Provided passage:

You may have noticed that I don’t talk much about cycling here. It’s because I struggle with cycling (cardio isn’t my strong suit, and my legs aren’t as strong as they may appear so pedaling can be a challenge), and I’ve only been to about three classes. So, when I agreed to participate in the First Annual Cycle For Curls charity event (by Curls for Girls), I questioned my sanity. However, I soon discovered that Soul Cycle is an entirely different experience, especially when you’re surrounded by positive energy in the name of charity.
Plus, progression doesn’t come from staying within your comfort zone, right? Exactly.
So, here’s the backstory: Curls for Girls is a 501c3 organization founded by celebrity hairstylist and beauty expert, Pat Sumpter. Its goal is to provide age-appropriate wigs and mentoring to girls experiencing hair loss due to treatment for medical-related illnesses or other conditions at no out-of-pocket costs to their families.
Sumpter partnered with the American Cancer Society, and tapped two time Emmy-winner Mara Schiavocampo, also known as, “the next Diane Sawyer,” to host the event at Soul Cycle on the Upper West Side. Yup, we piled into Soul Cycle and spun in the name of charity!
You should also know that Mara Schiavocampo is an avid fan of Soul Cycle. It helped her lose over 90 lbs post pregnancy with her first child (you can read all about that in her book, THINspired: How I Lost 90 Pounds–My Plan for Lasting Weight Loss and Self-Acceptance). Speaking of, she is currently about eight plus months pregnant and out-cycled all of us (with the exception of our awesome instructor), and she was as sweet as pie.
Our 45 minutes of cycling to everything from Beyonce to Mary J. Blige was lead by Liz Chestang, who made the experience enjoyable with good music and a great attitude. For the first time in history, I actually enjoyed a spin class because it seriously wasn’t just spin, it was Soul Cycle, which is an experience of it’s own (more detail on what Soul Cycle is actually like soon), and I was surrounded by positive vibes.
I caught up with Pat Sumpter to chat about her inspiration for launching Curls For Girls two years ago, her reason for pushing forward, and how she personally keeps in shape. Keep reading for the good stuff!
Why is this cause so dear to your heart?

Listed entries:

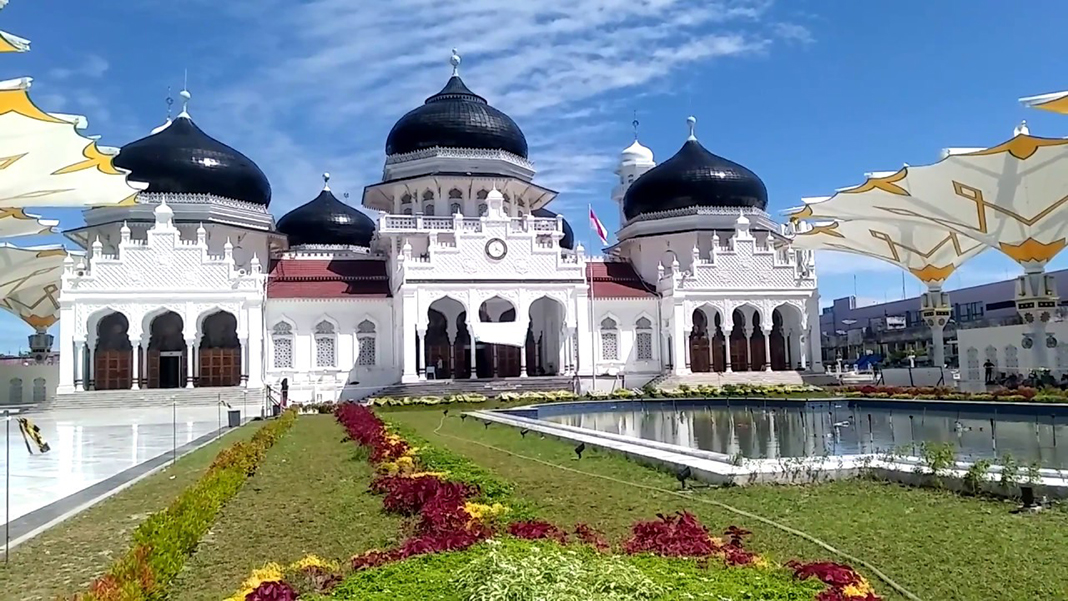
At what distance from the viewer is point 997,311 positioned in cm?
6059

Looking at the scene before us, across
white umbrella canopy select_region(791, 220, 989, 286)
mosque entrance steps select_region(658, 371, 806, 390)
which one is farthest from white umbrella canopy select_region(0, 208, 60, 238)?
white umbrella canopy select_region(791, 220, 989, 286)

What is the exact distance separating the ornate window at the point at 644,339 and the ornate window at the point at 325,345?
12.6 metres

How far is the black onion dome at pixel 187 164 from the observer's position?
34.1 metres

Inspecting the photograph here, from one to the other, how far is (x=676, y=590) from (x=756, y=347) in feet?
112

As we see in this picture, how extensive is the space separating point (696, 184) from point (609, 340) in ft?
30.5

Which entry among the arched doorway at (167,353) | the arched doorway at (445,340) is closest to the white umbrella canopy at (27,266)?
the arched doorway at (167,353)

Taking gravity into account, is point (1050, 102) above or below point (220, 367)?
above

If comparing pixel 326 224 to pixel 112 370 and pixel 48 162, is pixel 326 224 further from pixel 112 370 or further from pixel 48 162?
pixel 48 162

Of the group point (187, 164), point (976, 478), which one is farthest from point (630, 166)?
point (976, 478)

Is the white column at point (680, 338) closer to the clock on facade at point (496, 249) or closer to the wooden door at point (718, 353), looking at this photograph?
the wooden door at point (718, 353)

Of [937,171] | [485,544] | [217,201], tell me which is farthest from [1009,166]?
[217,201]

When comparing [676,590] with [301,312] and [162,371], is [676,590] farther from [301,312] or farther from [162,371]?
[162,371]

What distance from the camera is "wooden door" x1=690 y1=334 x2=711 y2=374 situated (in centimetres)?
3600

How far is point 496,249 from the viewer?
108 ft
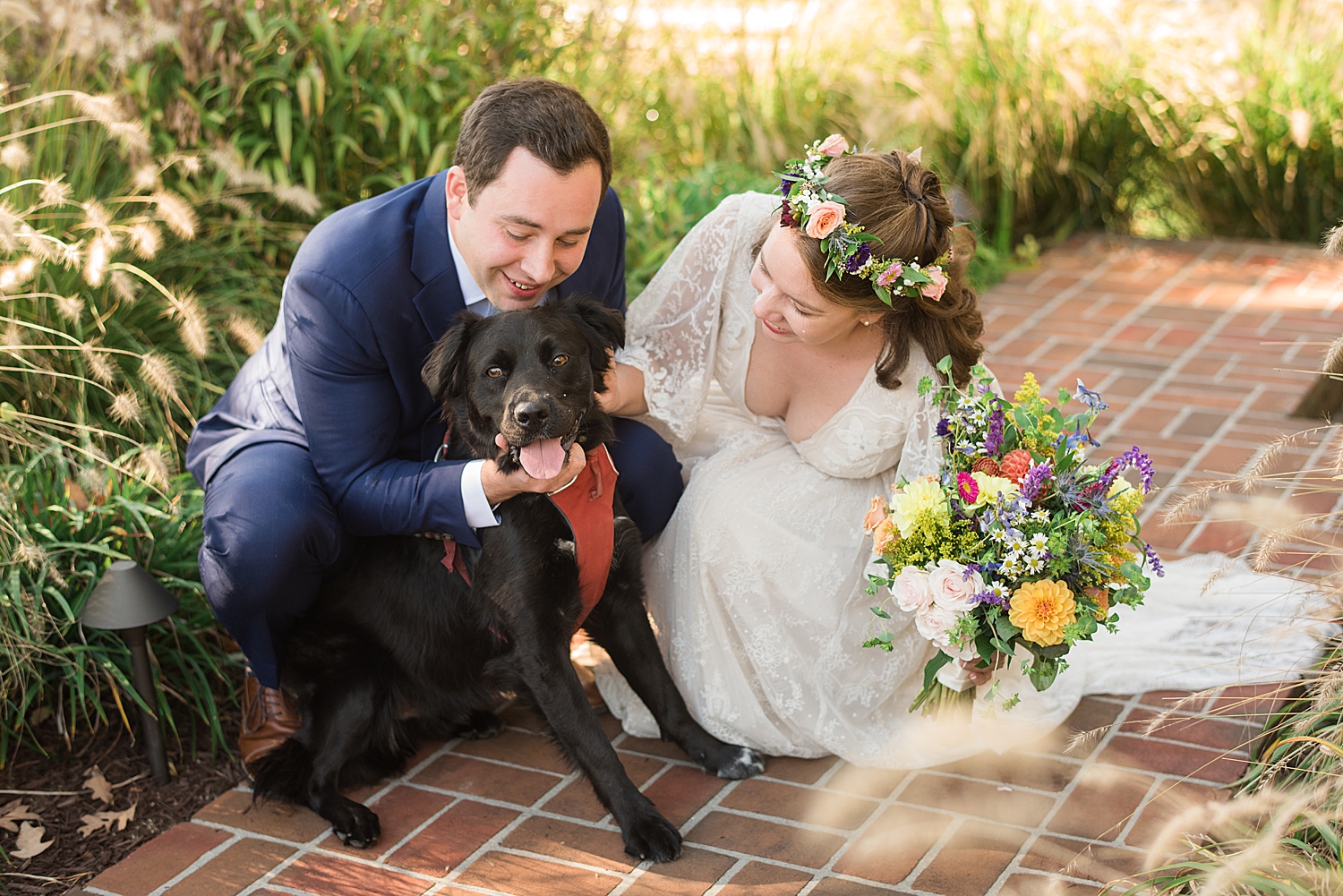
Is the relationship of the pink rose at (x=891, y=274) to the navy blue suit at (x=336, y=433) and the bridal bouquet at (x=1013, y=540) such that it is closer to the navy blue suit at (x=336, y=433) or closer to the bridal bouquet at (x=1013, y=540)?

Complete the following:
(a) List every person named in the post about the Cycle For Curls charity event.
(b) Carry on the post about the Cycle For Curls charity ride from the point where it stops.

Responses to the exercise:
(a) Pat Sumpter, Mara Schiavocampo, Diane Sawyer, Beyonce, Mary J. Blige, Liz Chestang

(b)
I’ve worked in the industry for many years. I actually had the opportunity to work with some amazing people and I’ve worked with a lot of women that were experiencing hair loss and over the years I would help them find wigs and have them fitted for wigs and just kind of teach them that it’s okay. You put your wig on and it’s all about your attitude and you just keep it moving. I know from working with these women over the years how traumatic it is to a woman to lose her hair. People say, “Well it’s just hair,” but it’s not just hair. That’s our identity. Then people started contacting me about younger family members that were experiencing hair loss and when I started doing research and trying to help them find wigs, I realize that there was really no place to go to buy wigs for young girls. I knew that I always wanted to do something to give back and at that moment I just thought you know what? That’s it.That’s basically how Curls for Girls came about.
What are some important lessons you’ve learned about yourself since launching Curls for Girls?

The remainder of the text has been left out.